Continue the passage on Teladoc and U.S. healthcare spending, picking up after its final sentence.

━━━ Study text

Healthcare is a big business in the United States. According to the Centers for Medicare & Medicaid Services, in 2018 healthcare spending accounted for a full 17.7% of the United States GDP – continuing a trend that began back in 1965 when Medicare was fist established.[1] There are many factors that contribute to the magnitude of Americas medical bills, and many innovative companies have sprung up over the years in an effort to make medical care cheaper, easier, and more technology driven. One such company is Teladoc, which was founded in 2002 with the primary goal of providing “telehealth” services to patients and allow them to speak with licensed physicians via audio and video conferencing, on-demand. After launching nationally in 2005, Teladoc continued to grow organically and via acquisition and went public in 2015. Shares gradually appreciated in value after the IPO and were trading on a strongly positive trend going into 2020, when the coronavirus pandemic catalyzed a massive increase in share price.

━━━━━━
━━━ Collected data

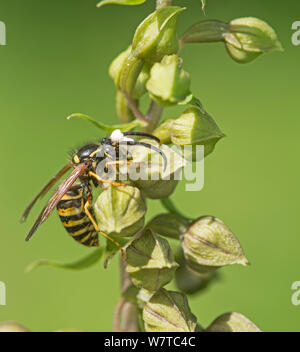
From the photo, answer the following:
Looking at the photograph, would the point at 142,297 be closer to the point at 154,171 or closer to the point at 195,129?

━━━━━━

Result for this task.
Teladoc 5 Year Share Price

Primarily Teladoc’s business model seeks to capitalize on the increasingly sophisticated technological tools available to everyday Americans and leverage them to make obtaining medical care easier. For example, if you’re feeling ill, Teladoc makes it possible to have a video call with a primary care physician who can recommend treatments, judge your symptoms, and prescribe treatments all without leaving your home. The company has consistently sought to expand the range of medical services it can provide remotely,  taking steps like acquiring Livongo (a telehealth organization focused on diabetes management), and adding mental health services to its repertoire. At present, Teladoc boasts a market capitalization of $17.4 billion, 2019 revenues of $553.3 million, and recently reported facilitating over 7.6 million telehealth visits in the nine months ending September 30th, 2020.

Turning to Teladoc’s stock ratings provides crucial context on the factors that have propelled share prices to current levels over the last five years, and some insight into the risks associated with the company as stands:

Teladoc Stock Ratings

Immediately, Teladoc’s current growth metrics stand out. Drilling down into the Growth score, we can see that as of its most recent quarterly report, Teladoc reported growing revenues at a year over year rate of 109.3%. This figure is staggering. However, looking at Teladoc’s measures of Scalability and Profitability show that the company is currently operating at a -17.8% profit margin and year to date has generated a net loss of $91.1 million[2]. Given Teladoc’s focus on expanding the scope of the telehealth services it can provide to its approximately 51.5 million paying members and the number of high profile acquisitions the company has made over the last few years, this figures are not necessarily surprising until you consider the company’s current valuation.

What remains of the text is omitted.